ELISA is a gold standard bioanalytical technique used in the quantification of several biomolecules such as protein, peptides, hormones, and antibodies. ELISA quantifies biomolecules by measuring the signal intensity produced after the reaction ends. ELISA services and ELISA labs carry out assays for sponsors and large pharmaceutical companies.
ELISA assay validation becomes necessary as large companies often outsource drug development-related studies to clinical research organizations. Thoroughly developed and validated protocols help demonstrate valid bioanalytical results, and therefore once study data are delivered, sponsors usually request all critical protocols carried out during the analysis.

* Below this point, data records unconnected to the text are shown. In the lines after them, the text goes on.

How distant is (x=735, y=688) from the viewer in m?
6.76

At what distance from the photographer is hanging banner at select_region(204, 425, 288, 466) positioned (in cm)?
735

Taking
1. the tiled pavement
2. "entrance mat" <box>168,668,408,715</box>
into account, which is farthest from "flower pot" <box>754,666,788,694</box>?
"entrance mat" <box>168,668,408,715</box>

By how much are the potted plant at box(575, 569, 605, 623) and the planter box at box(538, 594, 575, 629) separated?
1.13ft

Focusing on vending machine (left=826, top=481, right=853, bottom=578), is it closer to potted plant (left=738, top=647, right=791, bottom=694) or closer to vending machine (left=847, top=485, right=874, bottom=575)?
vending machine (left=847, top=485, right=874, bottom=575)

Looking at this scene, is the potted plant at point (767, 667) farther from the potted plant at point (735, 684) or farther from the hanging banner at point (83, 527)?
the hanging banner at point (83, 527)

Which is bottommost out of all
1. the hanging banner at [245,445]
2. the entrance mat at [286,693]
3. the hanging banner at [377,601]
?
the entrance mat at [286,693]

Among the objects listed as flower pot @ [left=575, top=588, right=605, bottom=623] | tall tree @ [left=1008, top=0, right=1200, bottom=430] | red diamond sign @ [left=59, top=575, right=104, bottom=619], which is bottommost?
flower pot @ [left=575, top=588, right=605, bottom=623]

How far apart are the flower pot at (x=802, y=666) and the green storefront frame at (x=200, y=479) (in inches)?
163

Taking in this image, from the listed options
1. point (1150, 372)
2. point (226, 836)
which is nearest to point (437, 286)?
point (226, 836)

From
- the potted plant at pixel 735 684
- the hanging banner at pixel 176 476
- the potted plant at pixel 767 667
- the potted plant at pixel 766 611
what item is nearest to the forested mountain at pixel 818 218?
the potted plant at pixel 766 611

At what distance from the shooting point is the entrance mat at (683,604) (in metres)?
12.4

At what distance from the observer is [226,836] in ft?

So how does a typical ELISA testing service perform ELISA?
Depending on the detection strategy, ELISA comes in different formats. They can be direct ELISA, indirect ELISA, sandwich ELISA or competitive ELISA. However, all ELISA formats follow three fundamental elements. The first component comprises the coating of the ELISA wells. Antigens are either directly or indirectly immobilized on the polystyrene surface. Immobilization can be achieved either directly by adsorption or indirectly by a capture antibody. The next component is the formation of an antigen-antibody complex. The incubation of the reaction mixture with antibodies that are specific to the antigen results in the formation of the antigen-antibody complex. This complex is needed for signal generation.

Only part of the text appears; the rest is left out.